- **Objective**: Find every line in the records below that contains the word "chest" and copy each one out in full. Case counts.

Excerpts from a spatial dataset:
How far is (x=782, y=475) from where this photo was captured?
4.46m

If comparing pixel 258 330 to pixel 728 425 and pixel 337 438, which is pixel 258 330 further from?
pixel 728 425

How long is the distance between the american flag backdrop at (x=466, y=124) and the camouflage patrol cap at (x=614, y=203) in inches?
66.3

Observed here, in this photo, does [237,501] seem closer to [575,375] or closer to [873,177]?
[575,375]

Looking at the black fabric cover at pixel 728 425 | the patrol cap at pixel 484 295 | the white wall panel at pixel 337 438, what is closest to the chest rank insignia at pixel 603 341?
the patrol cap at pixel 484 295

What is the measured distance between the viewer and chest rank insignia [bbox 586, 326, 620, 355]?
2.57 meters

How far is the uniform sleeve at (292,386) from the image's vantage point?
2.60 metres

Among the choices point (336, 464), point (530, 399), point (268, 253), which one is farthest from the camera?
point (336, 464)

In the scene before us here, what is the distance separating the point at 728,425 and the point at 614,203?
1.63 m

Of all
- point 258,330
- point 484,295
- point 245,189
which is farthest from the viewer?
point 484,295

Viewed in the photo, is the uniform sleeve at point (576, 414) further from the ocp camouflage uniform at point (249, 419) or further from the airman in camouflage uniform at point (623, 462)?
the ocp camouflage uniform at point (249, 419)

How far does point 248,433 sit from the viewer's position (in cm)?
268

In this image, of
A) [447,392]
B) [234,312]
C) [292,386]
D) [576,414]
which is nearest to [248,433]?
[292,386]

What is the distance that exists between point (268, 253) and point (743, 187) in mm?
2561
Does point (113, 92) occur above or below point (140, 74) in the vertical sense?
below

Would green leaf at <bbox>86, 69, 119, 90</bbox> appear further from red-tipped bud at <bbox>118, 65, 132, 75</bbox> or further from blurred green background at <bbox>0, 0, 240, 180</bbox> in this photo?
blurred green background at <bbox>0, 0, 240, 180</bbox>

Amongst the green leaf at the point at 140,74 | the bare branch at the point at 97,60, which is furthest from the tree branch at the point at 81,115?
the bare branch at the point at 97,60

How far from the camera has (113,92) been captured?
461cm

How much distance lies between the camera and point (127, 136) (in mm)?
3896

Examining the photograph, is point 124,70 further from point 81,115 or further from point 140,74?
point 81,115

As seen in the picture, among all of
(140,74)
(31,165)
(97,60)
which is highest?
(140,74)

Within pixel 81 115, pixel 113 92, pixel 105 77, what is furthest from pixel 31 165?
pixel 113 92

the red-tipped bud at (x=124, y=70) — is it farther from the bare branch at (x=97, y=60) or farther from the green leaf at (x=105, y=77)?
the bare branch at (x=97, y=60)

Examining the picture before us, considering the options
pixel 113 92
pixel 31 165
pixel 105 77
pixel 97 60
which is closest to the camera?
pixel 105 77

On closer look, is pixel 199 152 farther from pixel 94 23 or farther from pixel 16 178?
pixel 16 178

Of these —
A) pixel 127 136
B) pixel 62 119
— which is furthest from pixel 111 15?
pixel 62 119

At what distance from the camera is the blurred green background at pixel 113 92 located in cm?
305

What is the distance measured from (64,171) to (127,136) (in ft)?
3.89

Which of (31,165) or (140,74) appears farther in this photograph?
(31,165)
---
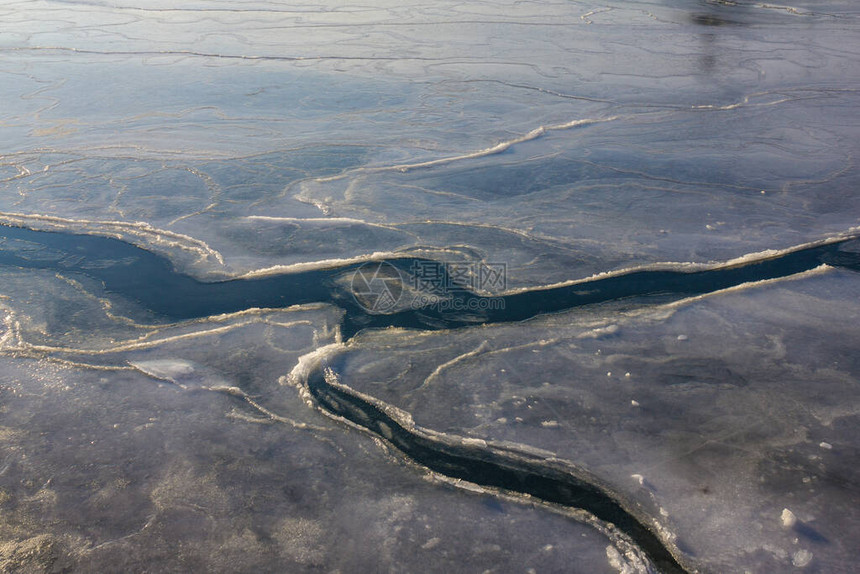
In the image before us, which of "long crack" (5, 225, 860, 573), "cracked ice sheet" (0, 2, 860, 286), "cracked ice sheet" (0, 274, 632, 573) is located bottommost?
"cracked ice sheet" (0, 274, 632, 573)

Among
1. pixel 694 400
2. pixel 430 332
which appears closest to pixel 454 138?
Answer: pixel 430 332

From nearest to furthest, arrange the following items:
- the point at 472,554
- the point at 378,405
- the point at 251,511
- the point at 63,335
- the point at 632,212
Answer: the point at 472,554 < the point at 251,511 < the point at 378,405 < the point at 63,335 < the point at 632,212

- **Exercise answer**:
Looking at the black fabric cover at pixel 728 425 | the patrol cap at pixel 484 295 | the white wall panel at pixel 337 438, what is closest to the chest rank insignia at pixel 603 341?
What is the measured distance between the viewer and chest rank insignia [bbox 586, 326, 620, 355]?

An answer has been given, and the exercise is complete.